Dear Dan, thank you for pointing to Debug_ID.
Zotero standalone 3.0.14, ZotFile 2.3.1, three journals:
1) http://pubs.rsc.org/en/content/articlelanding/2013/ra/c3ra23239e
"Full Text PDF" is added and then dissapears
2) http://jcp.aip.org/resource/1/jcpsa6/v138/i3/p034703_s1
Webpage snapshot added, which is not expected, because in general preferences the corresponding field are untick
3) http://pubs.acs.org/doi/abs/10.1021/ja310640b
"Full Text PDF" is added and then dissapears

This is the same as reported by Frisbee. The Debug ID is D1106735880.

olunet · March 2, 2013

Until now, I've tested Zotero Standalone on Linux.
Just updated translators and turned off addons.
1) http://pubs.rsc.org/en/content/articlelanding/2013/ra/c3ra23239e
"Full Text PDF" is added and then dissapears
2) http://jcp.aip.org/resource/1/jcpsa6/v138/i3/p034703_s1
Webpage snapshot added, which is still unexpected and strange
3) http://pubs.acs.org/doi/abs/10.1021/ja310640b
PDF attached!!!

The Debug ID is D1314614383.

olunet · March 2, 2013

to adamsmith, points 5 and 6 checked -- all fine: http://www.zotero.org/support/troubleshooting_translator_issues

olunet · March 2, 2013

Similar on Windows PC: Zotero Standalone latest, almost clear installation, no plugins, translators up to date:
1) http://pubs.rsc.org/en/content/articlelanding/2013/ra/c3ra23239e
"Full Text PDF" is added and then dissapears
2) http://jcp.aip.org/resource/1/jcpsa6/v138/i3/p034703_s1
Webpage snapshot added, but should not be
3) http://pubs.acs.org/doi/abs/10.1021/ja310640b
"Full Text PDF" is added and then dissapears

The Debug ID is D283072362.

adamsmith · March 2, 2013

double check RSC with add-ons disabled in Chrome - that should really work.
AIP PDFs won't attach with connectors, so that's as expected.

dstillman · March 2, 2013

From Standalone:

(5)(+0000063): CookieSandbox: Managing cookies for
 http://pubs.rsc.org/en/content/articlepdf/2013/ra/c3ra23239e

(5)(+0000000): CookieSandbox: Added cookies for request to
 http://pubs.rsc.org/en/content/articlepdf/2013/ra/c3ra23239e

(5)(+0000179): CookieSandbox: Managing cookies for
 http://pubs.rsc.org/en/content/articlepdf/2013/ra/c3ra23239e

(5)(+0000000): CookieSandbox: Slurped cookies from
 http://pubs.rsc.org/en/content/articlepdf/2013/ra/c3ra23239e

(5)(+0000002): CookieSandbox: Managing cookies for
 http://pubs.rsc.org/en/content/articlelanding/2013/ra/c3ra23239e

(5)(+0000000): CookieSandbox: Added cookies for request to
 http://pubs.rsc.org/en/content/articlelanding/2013/ra/c3ra23239e

(5)(+0000128): CookieSandbox: Managing cookies for
 http://pubs.rsc.org/en/content/articlelanding/2013/ra/c3ra23239e

(2)(+0000206): Downloaded PDF did not have MIME type
 'application/pdf' in Attachments.importFromURL()

(3)(+0000000): 
<!DOCTYPE html SYSTEM "http://pubs.rsc.org/Content/dtd/custom.dtd">


<html xmlns="http://www.w3.org/1999/xhtml" xml:lang="
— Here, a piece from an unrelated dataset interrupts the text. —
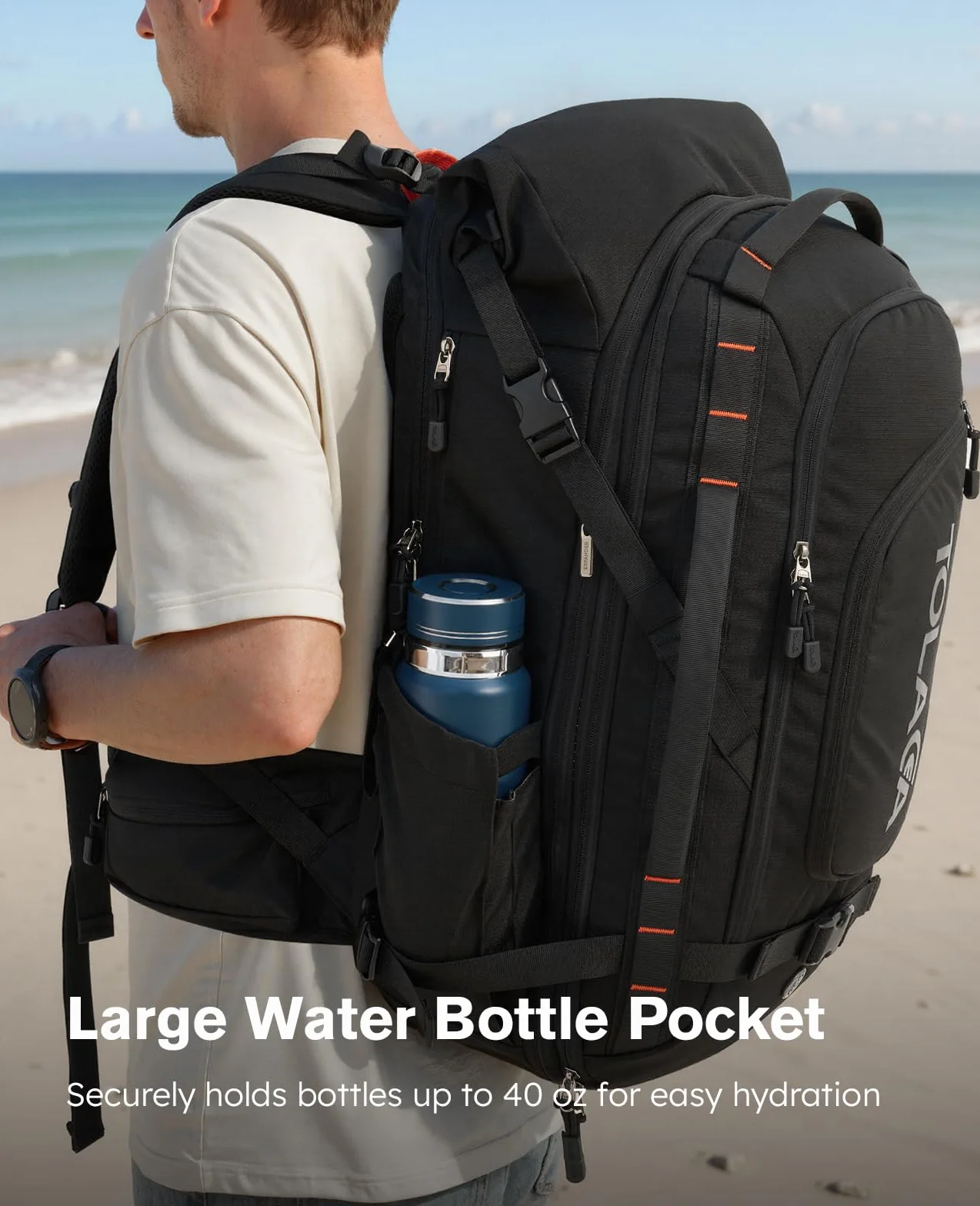 Tolaccea Sac à Dos Voyage Cabine Avion 40L-55L Grand Sac à Dos Roll-Top PC 17,3" Imperméable TSA Antivol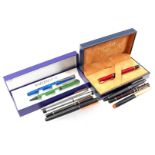 10 various pens, Waterman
(3)(+0000000): Deleting item 2475

dstillman · March 2, 2013

And same deal with ACS. A lot of whitespace, and then this:

<!DOCTYPE HTML>
<html>

<script

(We only include snippets in the debug output, so I can't tell you what the pages say, but clearly it's getting HTML pages back.)

dstillman · March 2, 2013

Also, in that second debug output, it doesn't look like ACS actually worked—I see the same problem.

adamsmith · March 2, 2013

I'm trying both RSC and ACS with Chrome (actually - Chromium) connector on Linux and getting PDF attachments, this is why I suspect something else is going on. You have no other Chrome extensions?

andrew.weisman · April 11, 2013

I apologize for not following up with this, but thanks olunet for doing so!
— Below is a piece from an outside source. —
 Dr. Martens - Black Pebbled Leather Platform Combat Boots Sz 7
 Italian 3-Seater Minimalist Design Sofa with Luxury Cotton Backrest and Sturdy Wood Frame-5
Any progress with this? I was using the Firefox version on Linux, but the problem continues to occur on Windows. I am indeed using a proxy: ezproxy.cul.columbia.edu.

URLs for which it occurs (in Windows I get a red X for the PDF):

http://apl.aip.org.ezproxy.cul.columbia.edu/resource/1/applab/v102/i8/p082109_s1
http://apl.aip.org.ezproxy.cul.columbia.edu/resource/1/applab/v102/i8/p083305_s1
http://jcp.aip.org.ezproxy.cul.columbia.edu/resource/1/jcpsa6/v138/i3/p034703_s1
http://pubs.rsc.org.ezproxy.cul.columbia.edu/en/content/articlelanding/2013/ra/c3ra23239e
http://pubs.acs.org.ezproxy.cul.columbia.edu/doi/abs/10.1021/ja310640b

Working URLs:

http://pra.aps.org.ezproxy.cul.columbia.edu/abstract/PRA/v87/i2/e020302
http://www.ncbi.nlm.nih.gov/pmc/articles/PMC2738645/
http://pubs.acs.org.ezproxy.cul.columbia.edu/doi/abs/10.1021/jp310110r

Note that the last links in each section above are nearly identical but only one works!
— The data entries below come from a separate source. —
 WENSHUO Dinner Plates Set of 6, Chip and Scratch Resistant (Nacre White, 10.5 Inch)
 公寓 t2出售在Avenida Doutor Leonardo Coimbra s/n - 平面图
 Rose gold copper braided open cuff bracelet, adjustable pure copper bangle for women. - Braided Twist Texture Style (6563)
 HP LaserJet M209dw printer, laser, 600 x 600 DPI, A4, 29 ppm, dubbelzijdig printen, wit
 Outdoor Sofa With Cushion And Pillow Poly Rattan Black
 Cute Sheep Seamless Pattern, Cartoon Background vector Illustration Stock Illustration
Through my proxy I certainly have permissions to get the PDF, and clicking on the PDF link (e.g., PDF w/links) definitely always brings up the PDF in Firefox.

Thanks to everybody,
Andrew

adamsmith · April 11, 2013

do you happen to use privacy mode or "Do note Remember History" in Firefox? There are problems using that with Zotero & a proxy currently.

If not, we'd like a debug ID for one of the failing downloads from you, too.
http://www.zotero.org/support/debug_output

gianlucabertaina · July 2, 2013

Hi,
I have the same problem with APS online journals with the Zotero plugin on Ubuntu. I have access to the journals through my University.
For example, the pdf link in:
http://prl.aps.org/abstract/PRL/v110/i16/e165302
Maybe the problem relates in the check that is performed by APS before accessing the pdf (one has to click on a picture of A. Einstein).
Actually for me a workaround is to select the pdf link in the browser and click the image to get access to the pdf, then going back to the initial page and Saving to Zotero as usual. For some minutes Zotero has no problems in importing APS pdfs, because the "Einstein check" is not performed anymore.

Hope this helps,
Gianluca

adamsmith · July 2, 2013

we won't be able to fix that. If a site requires clicking something to show that you're human or to agree to terms of service before getting a PDF, Zotero won't get the PDF (it deletes whatever it downloads because it is not, in fact, a PDF).